Advancing Equity Compensation & The War For Talent
A data-driven proposal for advancing the frontier of equity compensation at startups in today's increasingly competitive talent market
Talent has never been scarcer, capital has never been more abundant, and outcomes have never been larger. Despite this rapid progression of the technology and venture capital ecosystem, our structural models for equity compensation have never been more stale.
While prior cycles have often shown a moderately clear inverse correlation between wealth creation and risk, as talent markets have intensified, cash compensation disparity across multiple stages has begun to compress, leading to a market where breakout/rocket ship companies are able to materially outcompete more nascent, but still very strong startups for talent.
All of this leads to a dynamic where companies at the early-scaling stages (approximately going from employee 10 to 100) are put in a difficult position for talent acquisition relative to billion dollar startups with an (increasingly common) promise to become $10B+ companies in a matter of years (or months).
As with all markets, as maturation happens, those who are on the "lack of supply" side of the equation must think about which vectors to meaningfully differentiate/experiment on or optimize, in an attempt to win back supply.
With investors, we have seen this progression via an increase of founder friendly terms → pricing in more upside and paying for further growth (resulting in an increase in valuations earlier on the PMF curve) → lowered governance burden at the board and reporting levels.
With crypto broadly we've seen this on the capital market side with longer lockups and less discounts to tokens, and on the talent side with more flexibility in labor market participants and consensus compensation models enabled by tools like Coordinape.
With startups, we saw this with salary parity relative to many other larger companies earlier on in a given startup's lifecycle (which FAANG has attempted to claim back via…even higher salaries) and on the startup vs. startup talent landscape, we must now see a structural progression on compensation, which I believe starts with somewhat materially changing equity compensation for employees at early- and mid-stage startups.
My suggestion for founders that are looking to compete for talent is to take the standard equity compensation model (1 year cliff, 4 year vest, monthly vesting) and move to a shorter term absolute vest with a modified cliff.
At a high level you could break this out into a baseline of shortening the vesting period to 3 years and extending the cliff to 18 months, effectively recognizing the transience and value creation that employees have during this ~10 to 100 employee phase of a company (a time in which your company could easily 5-10x+ in on-paper value in <3 years).
It's my view that this window is the hardest time to hire employees today, thus you could even get more aggressive and shift to 3 year vest 12 month cliff in earlier-stage areas (obviously, there are many levers to pull, including things like tranching equity for executives that command larger grants at these stages, in order to protect against downside scenarios).
Of course over time you could see this begin to create a new type of effect where the Overton window shifts on vesting periods across entire companies (at this point, founders could either market longer-term incentives, or perhaps tie vesting to business milestones like ARR, DAUs, or more advanced metrics).
This possible slippery slope is why many Founders and VCs will likely complain about this proposal (they already have in private conversations), just as they have about all other structural shifts to compensation over time, but let me lay out a more data-driven case.
Allocating Excess Founder Equity Into Employee Option Pools
The core point of the data below is to prove that founders are taking less dilution than ever before, paired with steeper valuation inflections post-PMF (something I talked about at length before), and thus should be fine sacrificing more equity to employees via expanded option pools to compensate for faster vesting of employees.
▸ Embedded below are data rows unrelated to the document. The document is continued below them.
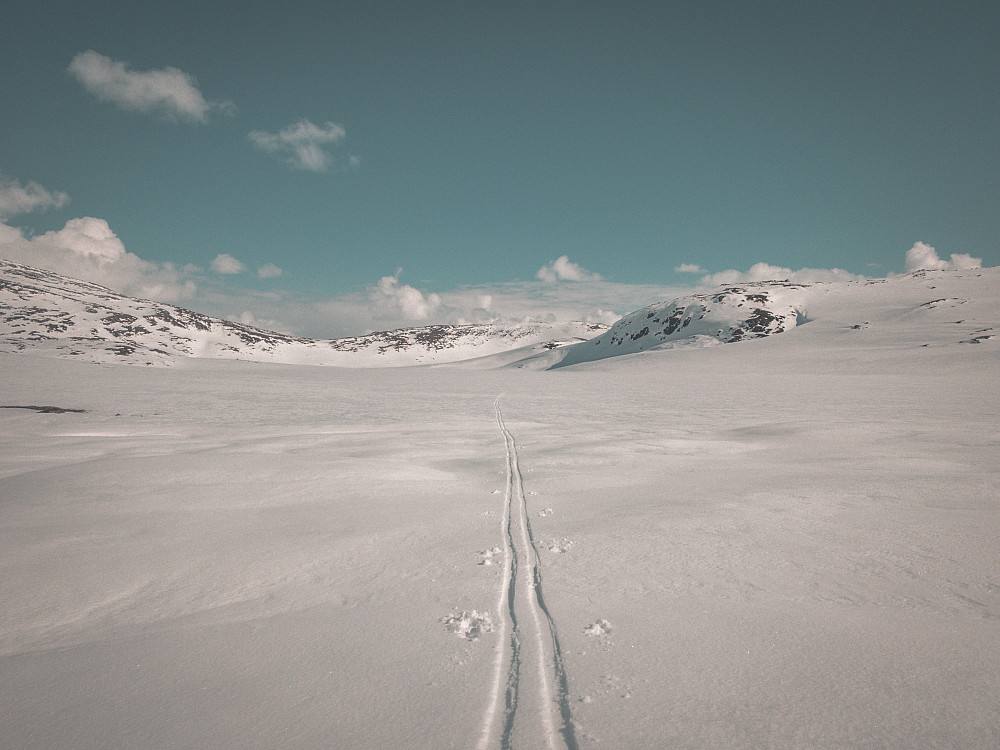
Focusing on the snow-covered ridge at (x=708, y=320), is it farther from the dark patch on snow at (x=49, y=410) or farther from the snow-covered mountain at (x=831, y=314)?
the dark patch on snow at (x=49, y=410)

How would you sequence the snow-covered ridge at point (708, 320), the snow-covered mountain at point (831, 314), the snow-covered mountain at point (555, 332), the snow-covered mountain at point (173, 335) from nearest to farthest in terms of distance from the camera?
1. the snow-covered mountain at point (831, 314)
2. the snow-covered mountain at point (555, 332)
3. the snow-covered ridge at point (708, 320)
4. the snow-covered mountain at point (173, 335)

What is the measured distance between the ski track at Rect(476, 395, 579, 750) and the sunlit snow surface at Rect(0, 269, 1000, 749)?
4 centimetres

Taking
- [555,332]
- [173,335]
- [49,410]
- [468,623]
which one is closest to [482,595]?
[468,623]

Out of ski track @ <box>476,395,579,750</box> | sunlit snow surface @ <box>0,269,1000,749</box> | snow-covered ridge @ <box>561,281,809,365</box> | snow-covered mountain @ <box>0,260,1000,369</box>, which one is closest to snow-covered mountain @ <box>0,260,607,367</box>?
snow-covered mountain @ <box>0,260,1000,369</box>

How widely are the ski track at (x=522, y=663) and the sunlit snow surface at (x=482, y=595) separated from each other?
0.12 feet

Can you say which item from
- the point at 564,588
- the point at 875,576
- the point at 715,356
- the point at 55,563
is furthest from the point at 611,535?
the point at 715,356

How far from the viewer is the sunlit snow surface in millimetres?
2451

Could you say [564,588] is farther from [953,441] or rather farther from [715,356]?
[715,356]

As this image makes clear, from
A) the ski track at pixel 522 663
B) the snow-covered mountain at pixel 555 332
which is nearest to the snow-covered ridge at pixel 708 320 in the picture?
the snow-covered mountain at pixel 555 332

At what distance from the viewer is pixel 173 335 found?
116 m

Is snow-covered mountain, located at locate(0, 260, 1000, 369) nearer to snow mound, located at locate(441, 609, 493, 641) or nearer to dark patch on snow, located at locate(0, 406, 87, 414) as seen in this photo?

This data does not show the other important part which is, founders are also able to 1) take more secondary than ever before and 2) have larger financial outcomes than ever before, further tilting the economics towards founders relative to any other time in history.
I pulled data from Cooley's Go insights platform (not perfect, but directionally right) for the month of March across a variety of years (I also added some anecdotal data of where I would personally place median round sizes/valuations in 2021). You can play with this data here.
Per the table above, fundraising at median figures for round size and valuation shows that founders in 2021 own more of their company at each round than both 2017 and 2019 figures. Of course, this data can change, but even if you were to meaningfully expand option pools from 10→13% at A, 8→12% at B, and 7-9% at C, founders would still nearly the same amount (or more) of their companies than prior years.
All of this is to make a pointed recommendation to founders that changing the compensation structure ahead of the market (and in face of the inevitable push by some that this is bubble behavior) could lead to a short to mid-term advantage, that then compounds in the long-term, as talent moats can.
The piece of advice I find myself telling founders when unclear forks in the road emerge is often to "make a decision with the idea that if your company fails, you can sleep at night knowing you did what you thought was best".
In a cutthroat talent market, exuberant capital market, and crowded competitive market, you don't want to wonder what could have been had you not taken the extra value founders accrue due to capital markets, and spent it on talent markets moving forward.